Адамчук требовал: надо убить Крамера. Гримак ничего не обещал. Он понимал, почему дорожный мастер жаждет крови: боится свидетеля. Крамер знает, что именно Адамчук выдал место нахождения партизанских складов, назвал тех, кто был в отряде. У самого Гримака руки чистые: тогда, в сорок первом, из леса он пришел последним.
Гримак решил уйти в лес. Лучше самому взять винтовку, чем быть сообщником Адамчука. Дома Гримак припрятал самые ценные вещи, предупредил жену. Детей нет, нет больше смысла прятаться в норе, а тряпье наживут.
За столом у Гопалы Гримак оказался рядом с Гвоздом. Бухгалтер пьет часто, не дает передышки и соседу.
По натуре Гримак человек добрый, немного беззаботный, а если подвыпьет, то еще более общителен с людьми.
– Слушай, Левон, – говорит он, обняв раскрасневшегося Гвозда за плечи. – Не пора ли нам с тобой подумать о спасении души?
– Ты о чем говоришь?
– Про лес говорю. Из немецкого наступления вышел пшик. Наши придут, спросят, что делал?
Гвозд побледнел. Стукнув кулаком по столу, он закричал на всю хату:
– Люди, он зовет меня к бандитам! Он сам партизан, люди!
Такого оборота Гримак не ожидал. Нервы его сдали. В одно мгновение он перевернул стол, бросился за дверь.

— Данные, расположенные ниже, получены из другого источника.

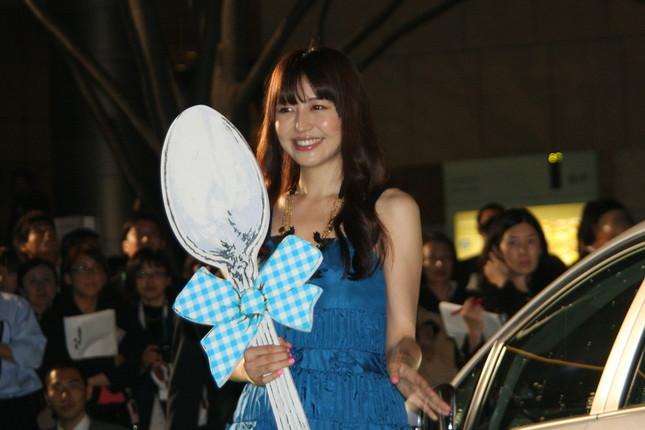 長澤まさみさん(2009年撮影)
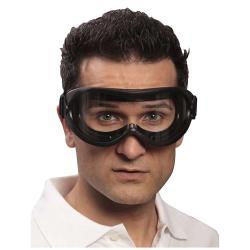 Vollsichtbrille CARINA KLEIN DESIGN™ IXPEIR - großer Brillenrahmen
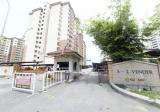 Sri Lavender Apartment - Property For Sale in Malaysia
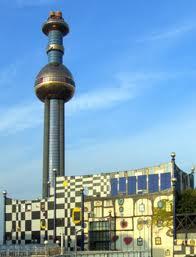 inceneritore Vienna
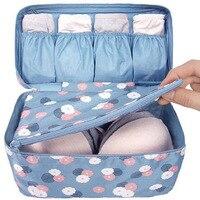 Waterproof Storage Bag Women Girl Lady Portable Travel Bra Underwear Lingerie Organizer Bags Cosmetic Makeup Toiletry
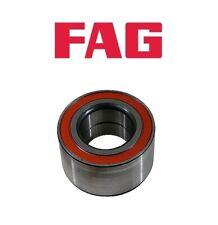 For BMW E82 E90 E91 E92 Rear Left or Right Wheel Bearing 45 X 85 X 41 mm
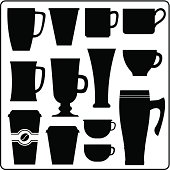 Coffee cups and mugs in silhouette. Black and white.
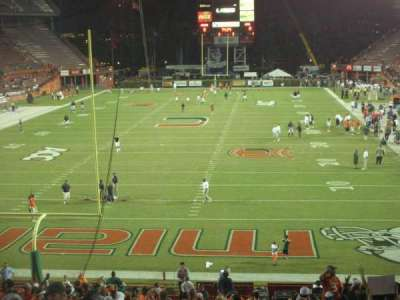 Miami Orange Bowl secção West End Zone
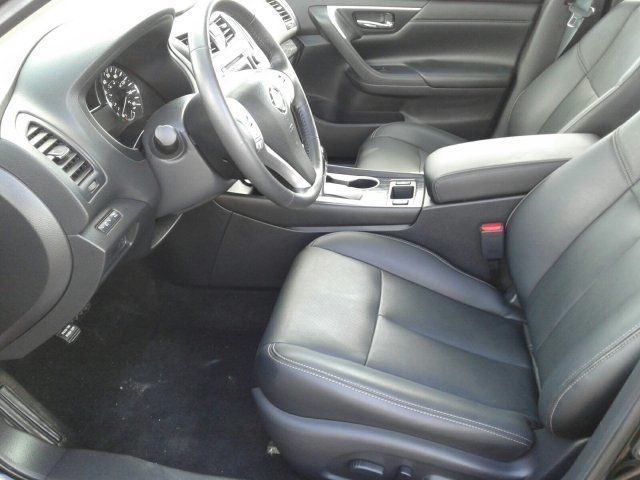 2016 Nissan Altima  - 16708152 - 5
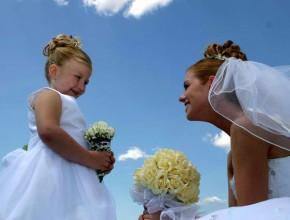 wedding-day-1443582-639x426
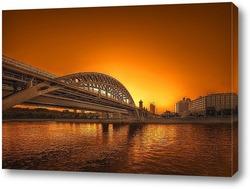 Постер Железнодорожный мост в Москве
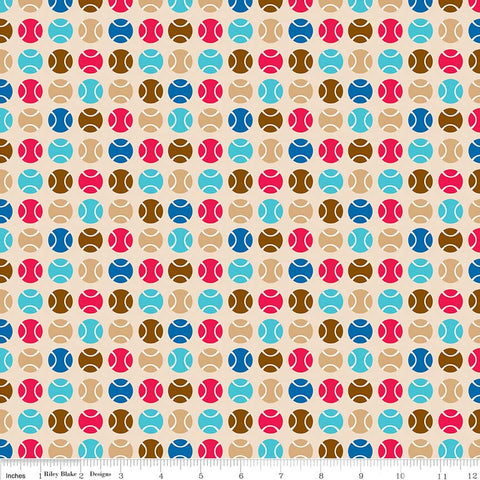 "SALE Puppy Love Dots Tan - Riley Blake Designs - Brown Balls Sports Games - Quilting Cotton Fabric - 1 yard 4"" end of bolt piece"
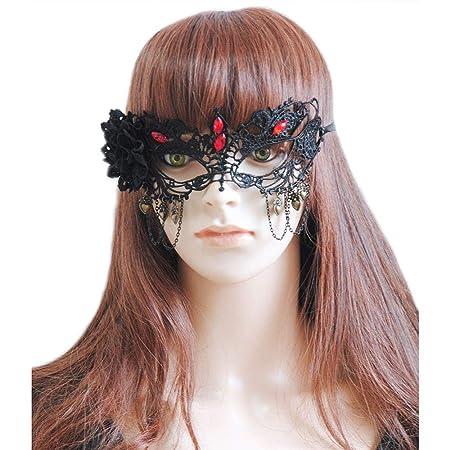 Máscara Mujer Ojos Media Cara Media Fiesta de Halloween ...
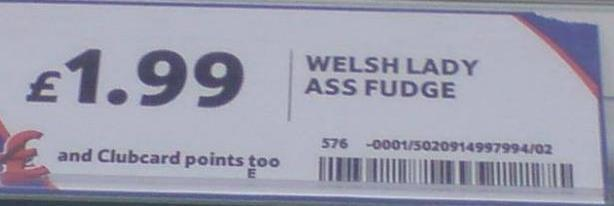 Apparently Tesco does too...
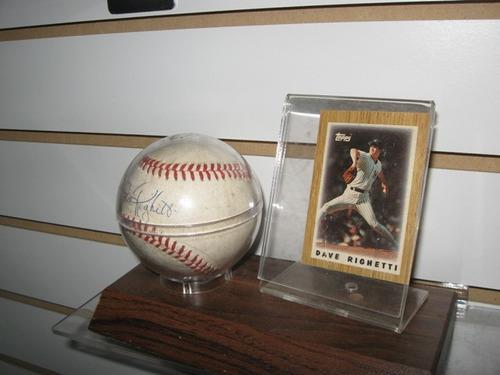 bola beisboll autografiada jugadores de grandes ligas asch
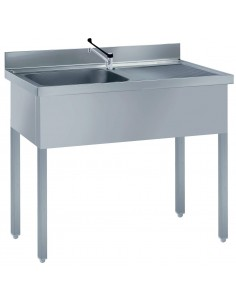 Single bowl s/steel sink +...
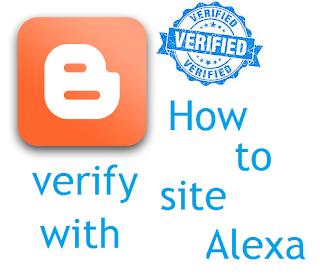how to verify a site with alexa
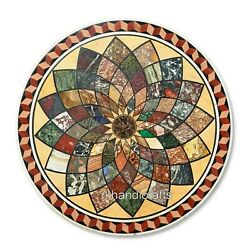 48 Inches Marble Patio Coffee Table Top Round Dining Table With Geometrical Art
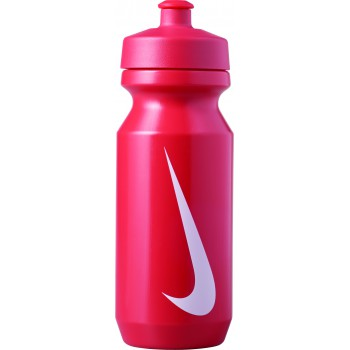Nike Big Mouth Bottle 2.0 22 Oz / Nike Big Mouth Bottle 2.0  Redredwhi | Nike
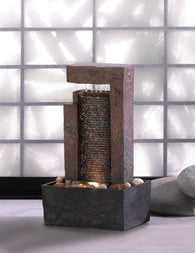 Zen Fountain - Distinctive Merchandise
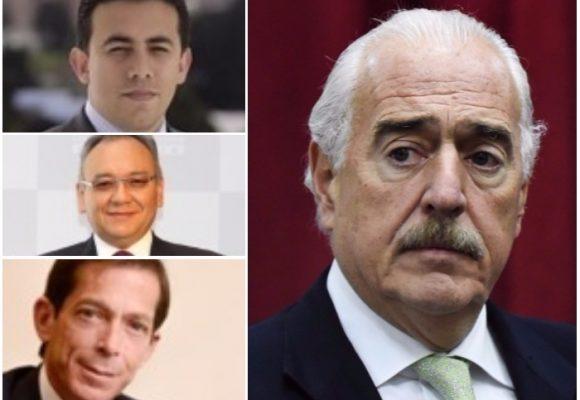 Los tres magistrados del CNE que intentaron lanzarle el salvavidas a Pastrana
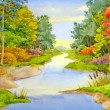 Watercolor landscape. Autumn Brook — Stock Photo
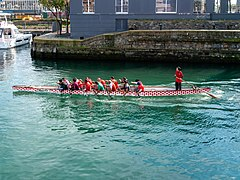 Dragon boat, Cape Town (P1050770).jpg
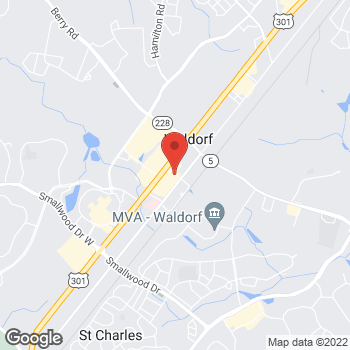 Map of Bed Bath & Beyond at 3270 Crain Highway, Waldorf, MD 20603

Гримак, очевидно, убежал бы, так как уже почти достиг полоски ржи за околицей, если б не ринулся вдогонку дюжий как конь полицейский Лататай. Догнал, заломил за спину руки.
Когда Гримака вели через суточки – так называется проулок между огородами – Гвозд под видом обыска сыпанул беглецу в карман горсть патронов к нагану.
Вечером жандармы перетрясли Гримаковы пожитки, арестовали жену.
IV
Освобождены Орел, Белгород...
Вот и произошло то, о чем было столько дум, тревог, мучений. Отныне лето не служит немцам, сказка про русскую зиму кончилась. Больше не пойдет вперед, подымая по дорогам, большакам густые облака пыли, храброе германское воинство. Не будет в немецких сводках сообщений о внезапно захваченных чужих городах, громких реляций, народного срама, особенно трудно, остро пережитого теми, кто оказался под немцем.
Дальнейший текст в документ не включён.